We will use point plotting to graph the function. It will be easier to start with values of $$y$$ and then get $$x$$.

$$y$$ $$\left(\frac{1}{3}\right)^{y}=x$$ $$(x,y)$$
$$-2$$ $$\left(\frac{1}{3}\right)^{-2}=3^{2}=9$$ $$(9,-2)$$
$$-1$$ $$\left(\frac{1}{3}\right)^{-1}=3^{1}=3$$ $$(3,-1)$$
$$0$$ $$\left(\frac{1}{3}\right)^{0}=1$$ $$(1,0)$$
$$1$$ $$\left(\frac{1}{3}\right)^{1}=\frac{1}{3}$$ $$\left(\frac{1}{3}, 1\right)$$
$$2$$ $$\left(\frac{1}{3}\right)^{2}=\frac{1}{9}$$ $$\left(\frac{1}{9}, 2\right)$$
$$3$$ $$\left(\frac{1}{3}\right)^{3}=\frac{1}{27}$$ $$\left(\frac{1}{27}, 3\right)$$

Try It $$\PageIndex{2}$$

 (a) Graph: $$y=\log _{\frac{1}{2}} (x)$$. Answer (a) (b) Graph: $$y=\log _{\frac{1}{4}} (x)$$. Answer (b)

The following log functions $$y=\log _{\frac{1}{2}} (x), y=\log _{\frac{1}{3}} (x)$$ and $$y=\log _{\frac{1}{4}} (x)$$ have graphs that are similar:

• The graphs of all have the same basic shape. This is because all the log functions have a fractional base $$0<b<1$$.
• All graphs contain the vertical asymptote $$x=0$$ and key points$$(1,0),\: (b, 1),\: \left(\frac{1}{b},-1\right)$$, just like when $$b>1$$.
• The domain and range are also the same as when $$b>1$$. The domain is $$(0,∞)$$, the range is $$(−∞,∞)$$ and the $$y$$-axis is the vertical asymptote.

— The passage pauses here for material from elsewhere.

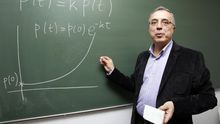 Juan José Nieto, catedrático de Análisis Matemático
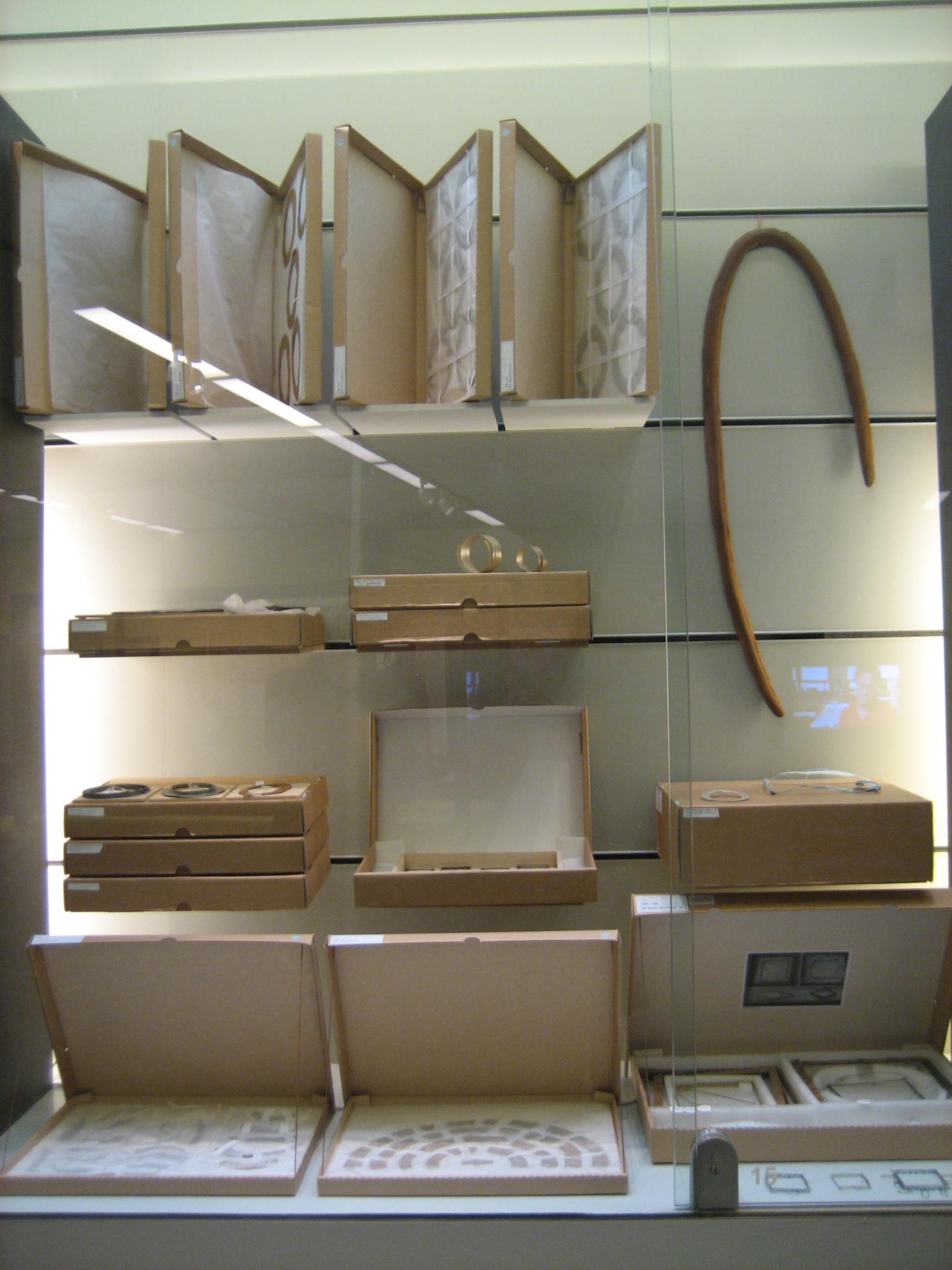 Werk in uitvoering, CODA, 2010, tentoonstelling, wandvitrine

We summarize these properties in the chart below.

CHARACTERISTICS OF THE GRAPH OF THE PARENT FUNCTION, $$f(x) = log_b(x)$$

For any real number $$x$$ and constant $$b>0$$, $$b≠1$$, we can see the following characteristics in the graph of $$f(x)={\log}_b(x)$$:

• one-to-one function
• vertical asymptote: $$x=0$$
• key points: $$x$$-intercept: $$(1,0)$$,  $$(b,1)$$ and $$\left(\tfrac{1}{b},-1\right)$$
• $$y$$-intercept: none
• domain: $$(0,\infty)$$
• range: $$(−\infty,\infty)$$
• increasing if $$b>1$$
• decreasing if $$0<b<1$$

Figure $$\PageIndex{3.2}$$ illustrates the graphs of three logarithmic functions with different bases, all greater than 1. It shows how changing the base $$b$$ in $$f(x)={\log}_b(x)$$ can affect the graphs. Observe that the graphs compress vertically as the value of the base increases. (Note: recall that the function $$\ln(x)$$ has base $$e≈2.718$$.)

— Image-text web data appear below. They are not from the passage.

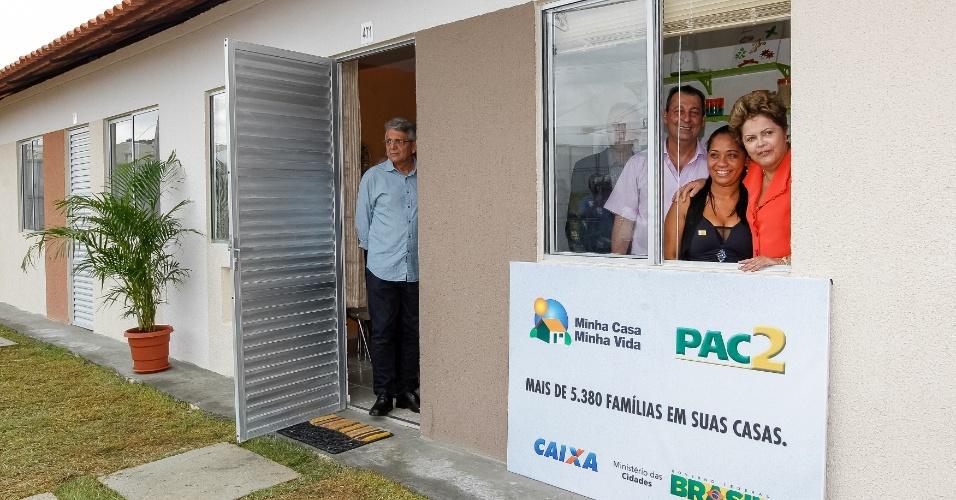 14.fev.2014 - A presidente Dilma Rousseff participa de cerimônia de entrega de 5.384 unidades habitacionais do Residencial Viver Melhor, em Manaus (AM)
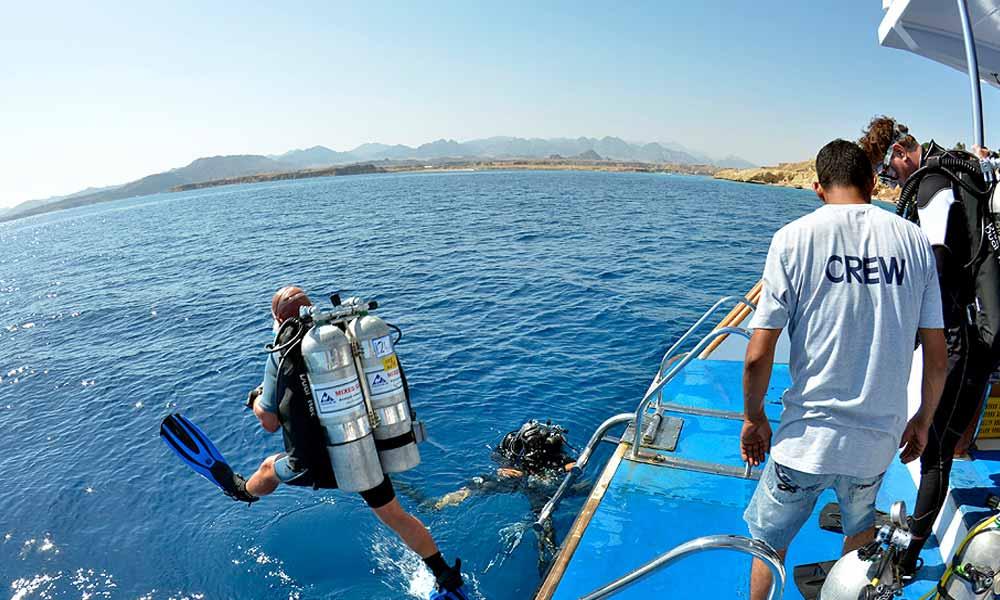 Slow Dive Tauchen lernen Camel Dive Boot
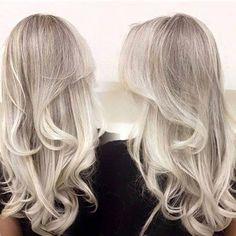 Eu definitivamente amo platinado! Esse é igual ao meu, raiz mais esfumada com pontas super blondes! D I V I N O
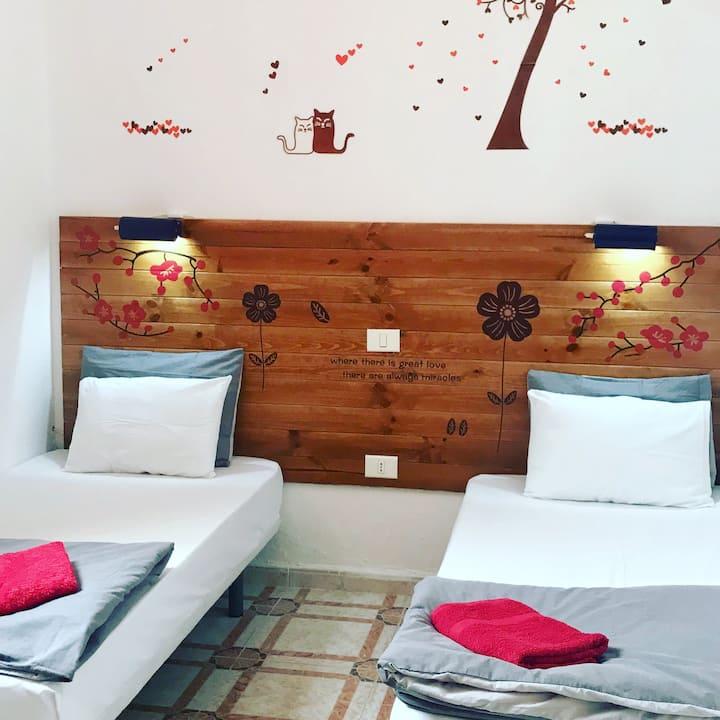 Canary Sun Hostel- Habitación privada dos camas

The family of logarithmic functions includes the parent function $$y={\log}_b(x)$$ along with all its transformations: shifts, stretches, compressions, and reflections. When graphing transformations, we always begin with graphing the parent function $$y={\log}_b(x)$$.  Below is a summary of how to graph parent log functions.

How to: Graph the parent logarithmic function $$f(x)={\log}_b(x)$$.

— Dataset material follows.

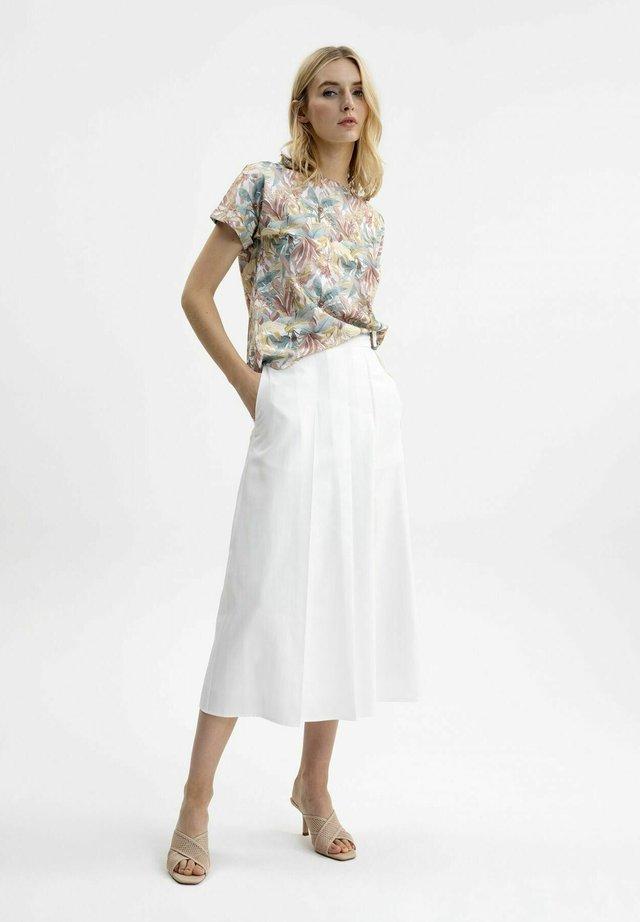FALTENROCK - A-line skirt - weiß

1. Graph the landmarks of the logarithmic function
• Draw and label the vertical asymptote, $$x=0$$.
• Plot the keypoints: the $$x$$-intercept, $$(1,0)$$,  $$(b,1)$$, and $$\left( \tfrac{1}{b},-1 \right)$$
2. Obtain additional points if they are needed by rewriting $$f(x)=\log_b{x}$$ in exponential form as $$b^y=x$$. Choose small $$y$$ values (like 2, 3 and -1), calculate the corresponding value for $$x$$, and plot the point on the graph.
3. Draw a smooth curve through the points.
4. State the domain, $$(0,\infty)$$,the range, $$(−\infty,\infty)$$, and the vertical asymptote, $$x=0$$.

Try It $$\PageIndex{3}$$

Graph $$f(x)={\log}_5(x)$$ and  $$f(x)={\log}_{\tfrac{1}{5}}(x)$$. State the domain, range, and asymptote.
 Landmarks are the vertical asymptote $$x=0$$ and key points $$(1,0)$$,  $$(5,1)$$, and $$\left(\tfrac{1}{5},-1\right)$$. The domain is $$(0,\infty)$$, the range is $$(−\infty,\infty)$$, and the vertical asymptote is $$x=0$$. Landmarks are the vertical asymptote $$x=0$$ and key points $$(1,0)$$,  $$\left(\tfrac{1}{5},-1\right)$$ and ((5,1)\). The domain is $$(0,\infty)$$, the range is $$(−\infty,\infty)$$, and the vertical asymptote is $$x=0$$.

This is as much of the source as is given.